Task to carry out —
Reproduce every one of the rows below, word for word and in the same order.
◇ ◇ ◇
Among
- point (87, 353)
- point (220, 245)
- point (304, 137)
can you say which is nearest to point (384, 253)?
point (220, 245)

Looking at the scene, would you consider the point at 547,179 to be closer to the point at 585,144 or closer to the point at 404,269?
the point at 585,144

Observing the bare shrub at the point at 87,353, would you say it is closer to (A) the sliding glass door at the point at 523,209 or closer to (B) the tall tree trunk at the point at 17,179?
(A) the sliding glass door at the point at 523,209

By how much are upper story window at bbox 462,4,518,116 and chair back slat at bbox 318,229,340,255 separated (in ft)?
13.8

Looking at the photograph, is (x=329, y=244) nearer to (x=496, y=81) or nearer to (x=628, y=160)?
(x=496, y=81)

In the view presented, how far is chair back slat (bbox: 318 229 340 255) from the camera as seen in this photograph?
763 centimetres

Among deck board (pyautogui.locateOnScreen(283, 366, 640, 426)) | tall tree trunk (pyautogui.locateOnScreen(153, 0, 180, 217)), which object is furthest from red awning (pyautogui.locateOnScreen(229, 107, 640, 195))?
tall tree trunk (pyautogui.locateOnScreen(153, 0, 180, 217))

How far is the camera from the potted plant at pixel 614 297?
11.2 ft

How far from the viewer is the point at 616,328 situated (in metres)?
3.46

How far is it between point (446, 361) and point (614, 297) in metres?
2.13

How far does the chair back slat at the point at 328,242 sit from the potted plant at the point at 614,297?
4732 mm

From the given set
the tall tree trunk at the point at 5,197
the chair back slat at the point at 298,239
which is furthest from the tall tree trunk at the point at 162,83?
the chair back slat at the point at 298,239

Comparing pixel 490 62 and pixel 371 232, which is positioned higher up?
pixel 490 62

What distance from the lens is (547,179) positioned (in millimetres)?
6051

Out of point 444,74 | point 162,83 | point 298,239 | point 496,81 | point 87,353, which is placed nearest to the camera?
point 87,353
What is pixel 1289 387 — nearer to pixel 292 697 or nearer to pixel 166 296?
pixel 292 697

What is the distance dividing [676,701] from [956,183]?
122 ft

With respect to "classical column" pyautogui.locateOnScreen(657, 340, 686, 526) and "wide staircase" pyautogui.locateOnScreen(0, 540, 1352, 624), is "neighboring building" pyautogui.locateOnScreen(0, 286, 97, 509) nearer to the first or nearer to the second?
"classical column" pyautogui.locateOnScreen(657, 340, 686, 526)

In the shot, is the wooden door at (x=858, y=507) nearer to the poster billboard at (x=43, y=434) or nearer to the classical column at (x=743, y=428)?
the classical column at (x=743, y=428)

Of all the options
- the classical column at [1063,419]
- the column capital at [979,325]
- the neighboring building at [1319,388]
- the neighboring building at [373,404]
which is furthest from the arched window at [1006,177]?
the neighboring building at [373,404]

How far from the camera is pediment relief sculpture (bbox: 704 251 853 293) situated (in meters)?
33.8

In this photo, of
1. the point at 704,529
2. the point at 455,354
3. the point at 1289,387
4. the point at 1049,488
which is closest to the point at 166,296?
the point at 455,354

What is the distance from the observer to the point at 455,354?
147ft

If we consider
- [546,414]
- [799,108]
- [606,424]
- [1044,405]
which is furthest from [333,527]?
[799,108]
◇ ◇ ◇
Solution to the exercise —
Among
- point (87, 353)
- point (220, 245)
- point (304, 137)
can you say which is nearest to point (384, 253)?
point (220, 245)

Looking at the scene, would you consider the point at 547,179 to be closer to the point at 585,144 or closer to the point at 404,269?
the point at 585,144

Observing the bare shrub at the point at 87,353, would you say it is closer to (A) the sliding glass door at the point at 523,209 or closer to (B) the tall tree trunk at the point at 17,179?
(A) the sliding glass door at the point at 523,209

By how much are upper story window at bbox 462,4,518,116 and chair back slat at bbox 318,229,340,255 separated (in ft)?
13.8

Looking at the photograph, is (x=329, y=244) nearer to (x=496, y=81) or nearer to (x=628, y=160)?
(x=496, y=81)

In the view presented, how far is chair back slat (bbox: 318 229 340 255) from the camera as seen in this photograph?
763 centimetres

Among deck board (pyautogui.locateOnScreen(283, 366, 640, 426)) | tall tree trunk (pyautogui.locateOnScreen(153, 0, 180, 217)), which object is furthest from red awning (pyautogui.locateOnScreen(229, 107, 640, 195))?
tall tree trunk (pyautogui.locateOnScreen(153, 0, 180, 217))

How far is the camera from the potted plant at pixel 614 297?
11.2 ft

How far from the viewer is the point at 616,328 situated (in metres)?
3.46

How far is it between point (446, 361) and point (614, 297) in metres?
2.13

How far does the chair back slat at the point at 328,242 sit from the potted plant at the point at 614,297?
4732 mm

From the given set
the tall tree trunk at the point at 5,197
the chair back slat at the point at 298,239
which is furthest from the tall tree trunk at the point at 162,83?
the chair back slat at the point at 298,239

Comparing pixel 490 62 and pixel 371 232, which is positioned higher up?
pixel 490 62

What distance from the lens is (547,179) positioned (in millimetres)?
6051

Out of point 444,74 | point 162,83 | point 298,239 | point 496,81 | point 87,353, which is placed nearest to the camera?
point 87,353
What is pixel 1289 387 — nearer to pixel 292 697 or nearer to pixel 166 296?
pixel 292 697

What is the distance dividing [676,701] from [956,183]?
122 ft

With respect to "classical column" pyautogui.locateOnScreen(657, 340, 686, 526) and "wide staircase" pyautogui.locateOnScreen(0, 540, 1352, 624), is "neighboring building" pyautogui.locateOnScreen(0, 286, 97, 509) nearer to the first or nearer to the second?
"classical column" pyautogui.locateOnScreen(657, 340, 686, 526)

In the shot, is the wooden door at (x=858, y=507) nearer to the poster billboard at (x=43, y=434) or nearer to the classical column at (x=743, y=428)?
the classical column at (x=743, y=428)

Of all the options
- the classical column at [1063,419]
- the column capital at [979,325]
- the neighboring building at [1319,388]
- the neighboring building at [373,404]
which is furthest from the arched window at [1006,177]?
the neighboring building at [373,404]

How far from the camera is pediment relief sculpture (bbox: 704 251 853 293) situated (in meters)?
33.8

In this photo, of
1. the point at 704,529
2. the point at 455,354
3. the point at 1289,387
4. the point at 1049,488
which is closest to the point at 166,296?
the point at 455,354

What is the distance from the observer to the point at 455,354?
147ft

If we consider
- [546,414]
- [799,108]
- [606,424]
- [1044,405]
which is furthest from [333,527]?
[799,108]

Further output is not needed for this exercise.